%%
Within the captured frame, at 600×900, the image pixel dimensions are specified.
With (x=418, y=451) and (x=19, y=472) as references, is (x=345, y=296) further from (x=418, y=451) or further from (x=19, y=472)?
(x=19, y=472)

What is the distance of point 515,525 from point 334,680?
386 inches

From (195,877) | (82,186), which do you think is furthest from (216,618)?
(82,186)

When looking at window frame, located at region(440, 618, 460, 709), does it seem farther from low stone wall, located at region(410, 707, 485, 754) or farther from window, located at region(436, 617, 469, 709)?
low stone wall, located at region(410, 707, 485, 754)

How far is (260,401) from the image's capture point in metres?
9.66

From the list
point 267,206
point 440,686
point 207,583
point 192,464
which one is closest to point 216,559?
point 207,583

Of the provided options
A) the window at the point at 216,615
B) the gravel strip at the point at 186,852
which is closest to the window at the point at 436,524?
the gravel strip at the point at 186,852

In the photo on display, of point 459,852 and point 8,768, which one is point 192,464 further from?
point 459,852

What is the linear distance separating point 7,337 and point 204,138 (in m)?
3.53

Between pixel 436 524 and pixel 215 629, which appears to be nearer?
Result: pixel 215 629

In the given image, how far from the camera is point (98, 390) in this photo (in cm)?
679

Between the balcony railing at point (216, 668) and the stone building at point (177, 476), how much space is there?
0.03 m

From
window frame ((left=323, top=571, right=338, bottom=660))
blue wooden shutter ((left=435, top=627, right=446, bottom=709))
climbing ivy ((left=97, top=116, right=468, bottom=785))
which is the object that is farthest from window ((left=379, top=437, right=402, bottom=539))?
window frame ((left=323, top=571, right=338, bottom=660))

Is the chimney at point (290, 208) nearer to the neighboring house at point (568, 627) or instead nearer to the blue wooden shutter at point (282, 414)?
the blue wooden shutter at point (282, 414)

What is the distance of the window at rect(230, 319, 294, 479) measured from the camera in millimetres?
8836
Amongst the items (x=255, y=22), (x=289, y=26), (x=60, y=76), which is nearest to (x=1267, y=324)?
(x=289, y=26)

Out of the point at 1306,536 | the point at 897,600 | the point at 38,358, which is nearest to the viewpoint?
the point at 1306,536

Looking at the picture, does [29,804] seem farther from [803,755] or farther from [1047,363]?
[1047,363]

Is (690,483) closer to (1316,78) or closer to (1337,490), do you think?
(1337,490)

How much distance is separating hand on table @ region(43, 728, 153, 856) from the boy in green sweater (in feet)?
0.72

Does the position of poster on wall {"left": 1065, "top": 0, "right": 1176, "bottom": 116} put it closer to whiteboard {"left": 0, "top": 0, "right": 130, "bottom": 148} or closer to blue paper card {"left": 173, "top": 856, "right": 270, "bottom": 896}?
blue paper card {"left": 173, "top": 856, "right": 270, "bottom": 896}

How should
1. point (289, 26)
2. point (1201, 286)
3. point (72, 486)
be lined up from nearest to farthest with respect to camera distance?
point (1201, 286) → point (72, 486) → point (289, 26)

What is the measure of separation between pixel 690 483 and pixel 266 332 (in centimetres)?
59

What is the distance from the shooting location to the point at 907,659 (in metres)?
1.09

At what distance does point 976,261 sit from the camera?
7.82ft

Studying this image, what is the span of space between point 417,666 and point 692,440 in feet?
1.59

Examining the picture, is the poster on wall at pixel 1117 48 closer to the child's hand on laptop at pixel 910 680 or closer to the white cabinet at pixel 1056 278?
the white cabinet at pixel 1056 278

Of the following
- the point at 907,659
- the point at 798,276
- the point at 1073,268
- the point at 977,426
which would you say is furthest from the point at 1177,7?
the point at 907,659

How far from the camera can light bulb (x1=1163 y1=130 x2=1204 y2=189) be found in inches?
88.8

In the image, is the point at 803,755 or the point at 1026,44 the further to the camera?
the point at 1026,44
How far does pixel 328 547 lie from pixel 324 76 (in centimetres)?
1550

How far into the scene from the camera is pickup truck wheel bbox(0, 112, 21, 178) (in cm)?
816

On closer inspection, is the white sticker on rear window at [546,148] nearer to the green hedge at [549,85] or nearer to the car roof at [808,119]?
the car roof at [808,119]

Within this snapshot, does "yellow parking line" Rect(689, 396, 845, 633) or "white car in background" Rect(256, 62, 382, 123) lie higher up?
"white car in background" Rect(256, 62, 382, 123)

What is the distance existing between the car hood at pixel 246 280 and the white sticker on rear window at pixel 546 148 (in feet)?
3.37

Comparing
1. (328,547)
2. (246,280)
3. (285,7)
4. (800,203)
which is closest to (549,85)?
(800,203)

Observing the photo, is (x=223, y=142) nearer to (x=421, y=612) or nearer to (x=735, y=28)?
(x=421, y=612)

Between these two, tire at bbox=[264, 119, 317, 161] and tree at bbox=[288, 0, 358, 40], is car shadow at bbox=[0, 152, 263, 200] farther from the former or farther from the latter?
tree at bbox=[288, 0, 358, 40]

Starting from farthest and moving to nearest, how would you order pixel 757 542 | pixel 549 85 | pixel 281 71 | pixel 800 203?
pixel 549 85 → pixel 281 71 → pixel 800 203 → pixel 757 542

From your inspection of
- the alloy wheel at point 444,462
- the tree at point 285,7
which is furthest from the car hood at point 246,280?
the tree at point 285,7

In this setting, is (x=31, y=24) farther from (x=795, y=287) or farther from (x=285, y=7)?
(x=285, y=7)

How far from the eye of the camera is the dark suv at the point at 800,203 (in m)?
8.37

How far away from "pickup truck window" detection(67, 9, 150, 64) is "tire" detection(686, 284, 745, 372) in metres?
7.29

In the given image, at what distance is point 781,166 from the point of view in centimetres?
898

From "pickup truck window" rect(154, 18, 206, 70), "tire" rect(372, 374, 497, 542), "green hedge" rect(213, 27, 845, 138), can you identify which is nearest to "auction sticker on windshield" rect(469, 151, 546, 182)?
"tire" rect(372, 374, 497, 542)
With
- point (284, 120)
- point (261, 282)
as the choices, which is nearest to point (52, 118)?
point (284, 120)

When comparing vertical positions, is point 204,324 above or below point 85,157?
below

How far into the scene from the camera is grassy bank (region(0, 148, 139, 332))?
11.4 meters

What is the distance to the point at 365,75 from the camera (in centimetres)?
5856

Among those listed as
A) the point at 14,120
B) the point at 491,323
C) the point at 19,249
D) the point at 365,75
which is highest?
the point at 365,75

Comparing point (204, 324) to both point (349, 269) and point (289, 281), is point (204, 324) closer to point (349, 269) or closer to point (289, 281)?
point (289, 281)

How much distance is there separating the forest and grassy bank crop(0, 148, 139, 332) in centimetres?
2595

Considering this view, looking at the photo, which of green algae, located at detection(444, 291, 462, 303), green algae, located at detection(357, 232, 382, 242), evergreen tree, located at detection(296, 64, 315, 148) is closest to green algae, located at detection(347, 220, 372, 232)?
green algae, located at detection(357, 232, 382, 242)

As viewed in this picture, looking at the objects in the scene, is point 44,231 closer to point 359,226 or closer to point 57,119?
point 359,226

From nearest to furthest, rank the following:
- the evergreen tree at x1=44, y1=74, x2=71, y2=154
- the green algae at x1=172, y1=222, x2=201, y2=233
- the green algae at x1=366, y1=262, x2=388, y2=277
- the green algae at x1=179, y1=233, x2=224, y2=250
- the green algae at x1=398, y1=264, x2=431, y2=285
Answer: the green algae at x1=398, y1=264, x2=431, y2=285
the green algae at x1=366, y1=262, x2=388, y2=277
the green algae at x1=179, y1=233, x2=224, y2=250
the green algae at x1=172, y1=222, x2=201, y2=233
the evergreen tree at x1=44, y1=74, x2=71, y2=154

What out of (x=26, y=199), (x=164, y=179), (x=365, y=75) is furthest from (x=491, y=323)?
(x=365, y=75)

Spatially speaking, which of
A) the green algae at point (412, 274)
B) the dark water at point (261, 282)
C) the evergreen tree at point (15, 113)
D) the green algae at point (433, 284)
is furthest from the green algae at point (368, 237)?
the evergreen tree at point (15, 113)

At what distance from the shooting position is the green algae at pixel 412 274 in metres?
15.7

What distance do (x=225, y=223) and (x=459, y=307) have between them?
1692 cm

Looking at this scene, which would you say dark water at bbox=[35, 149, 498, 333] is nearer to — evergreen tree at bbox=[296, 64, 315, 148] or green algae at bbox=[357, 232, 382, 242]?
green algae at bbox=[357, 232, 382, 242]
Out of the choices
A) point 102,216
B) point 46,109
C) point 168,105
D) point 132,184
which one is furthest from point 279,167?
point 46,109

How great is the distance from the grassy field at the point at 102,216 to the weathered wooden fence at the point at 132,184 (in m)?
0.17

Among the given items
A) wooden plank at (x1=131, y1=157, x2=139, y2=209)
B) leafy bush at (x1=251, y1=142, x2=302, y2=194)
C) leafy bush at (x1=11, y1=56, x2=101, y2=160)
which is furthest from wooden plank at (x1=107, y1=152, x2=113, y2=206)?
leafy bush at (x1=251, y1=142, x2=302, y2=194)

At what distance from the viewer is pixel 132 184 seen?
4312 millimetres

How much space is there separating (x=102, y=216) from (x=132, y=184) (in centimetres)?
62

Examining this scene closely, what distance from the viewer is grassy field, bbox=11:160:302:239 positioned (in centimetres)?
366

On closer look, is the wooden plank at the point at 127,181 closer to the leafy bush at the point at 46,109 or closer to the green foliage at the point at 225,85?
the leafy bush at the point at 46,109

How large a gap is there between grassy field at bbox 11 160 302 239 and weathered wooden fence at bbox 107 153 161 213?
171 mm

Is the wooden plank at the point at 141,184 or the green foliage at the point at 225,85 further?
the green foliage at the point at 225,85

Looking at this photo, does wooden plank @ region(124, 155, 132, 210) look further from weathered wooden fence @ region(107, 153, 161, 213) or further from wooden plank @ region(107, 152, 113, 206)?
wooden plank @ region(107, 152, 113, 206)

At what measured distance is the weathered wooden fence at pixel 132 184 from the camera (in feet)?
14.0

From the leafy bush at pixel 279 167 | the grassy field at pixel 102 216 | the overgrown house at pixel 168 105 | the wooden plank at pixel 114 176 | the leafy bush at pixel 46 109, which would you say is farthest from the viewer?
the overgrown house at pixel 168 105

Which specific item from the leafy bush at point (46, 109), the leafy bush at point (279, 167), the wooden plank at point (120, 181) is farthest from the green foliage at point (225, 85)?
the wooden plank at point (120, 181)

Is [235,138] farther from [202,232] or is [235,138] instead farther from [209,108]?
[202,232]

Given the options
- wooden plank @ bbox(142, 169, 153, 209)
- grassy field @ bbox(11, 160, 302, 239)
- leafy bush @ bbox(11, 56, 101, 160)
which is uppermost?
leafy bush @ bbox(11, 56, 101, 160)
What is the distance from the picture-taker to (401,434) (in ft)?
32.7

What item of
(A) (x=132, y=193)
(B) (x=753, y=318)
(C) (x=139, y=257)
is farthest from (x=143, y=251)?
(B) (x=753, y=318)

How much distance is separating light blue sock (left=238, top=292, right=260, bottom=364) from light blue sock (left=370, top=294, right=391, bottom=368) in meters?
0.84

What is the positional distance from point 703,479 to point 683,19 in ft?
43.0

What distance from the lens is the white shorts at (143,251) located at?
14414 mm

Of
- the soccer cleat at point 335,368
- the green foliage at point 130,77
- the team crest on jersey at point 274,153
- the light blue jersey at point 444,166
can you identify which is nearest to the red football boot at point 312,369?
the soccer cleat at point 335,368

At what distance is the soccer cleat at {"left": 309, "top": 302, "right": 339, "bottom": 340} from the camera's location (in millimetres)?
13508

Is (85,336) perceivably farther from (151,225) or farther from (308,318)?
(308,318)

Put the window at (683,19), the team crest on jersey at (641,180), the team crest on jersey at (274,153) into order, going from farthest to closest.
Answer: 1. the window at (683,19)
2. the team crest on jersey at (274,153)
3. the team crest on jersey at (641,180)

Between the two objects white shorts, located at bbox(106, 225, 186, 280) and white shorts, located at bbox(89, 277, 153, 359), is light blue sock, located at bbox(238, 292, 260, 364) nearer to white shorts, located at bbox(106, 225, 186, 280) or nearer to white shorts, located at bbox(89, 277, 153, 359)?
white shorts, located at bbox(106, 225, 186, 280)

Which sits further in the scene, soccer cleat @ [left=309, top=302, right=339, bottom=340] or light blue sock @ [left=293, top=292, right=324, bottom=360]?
%%
Requirements ▸
Present the records from the line containing "151, 546, 182)?" through the line containing "11.4 meters", both included, as a Markdown table with the columns Row and Text. Number each line in Row, put the line itself in Text, and omit blank lines.

Response to the exercise ▸
| Row | Text |
|---|---|
| 1 | From "pickup truck window" rect(154, 18, 206, 70), "tire" rect(372, 374, 497, 542), "green hedge" rect(213, 27, 845, 138), can you identify which is nearest to "auction sticker on windshield" rect(469, 151, 546, 182)? |
| 2 | "tire" rect(372, 374, 497, 542) |
| 3 | With |
| 4 | - point (284, 120) |
| 5 | - point (261, 282) |
| 6 | as the choices, which is nearest to point (52, 118)? |
| 7 | point (284, 120) |
| 8 | When comparing vertical positions, is point 204,324 above or below point 85,157? |
| 9 | below |
| 10 | How far into the scene from the camera is grassy bank (region(0, 148, 139, 332))? |
| 11 | 11.4 meters |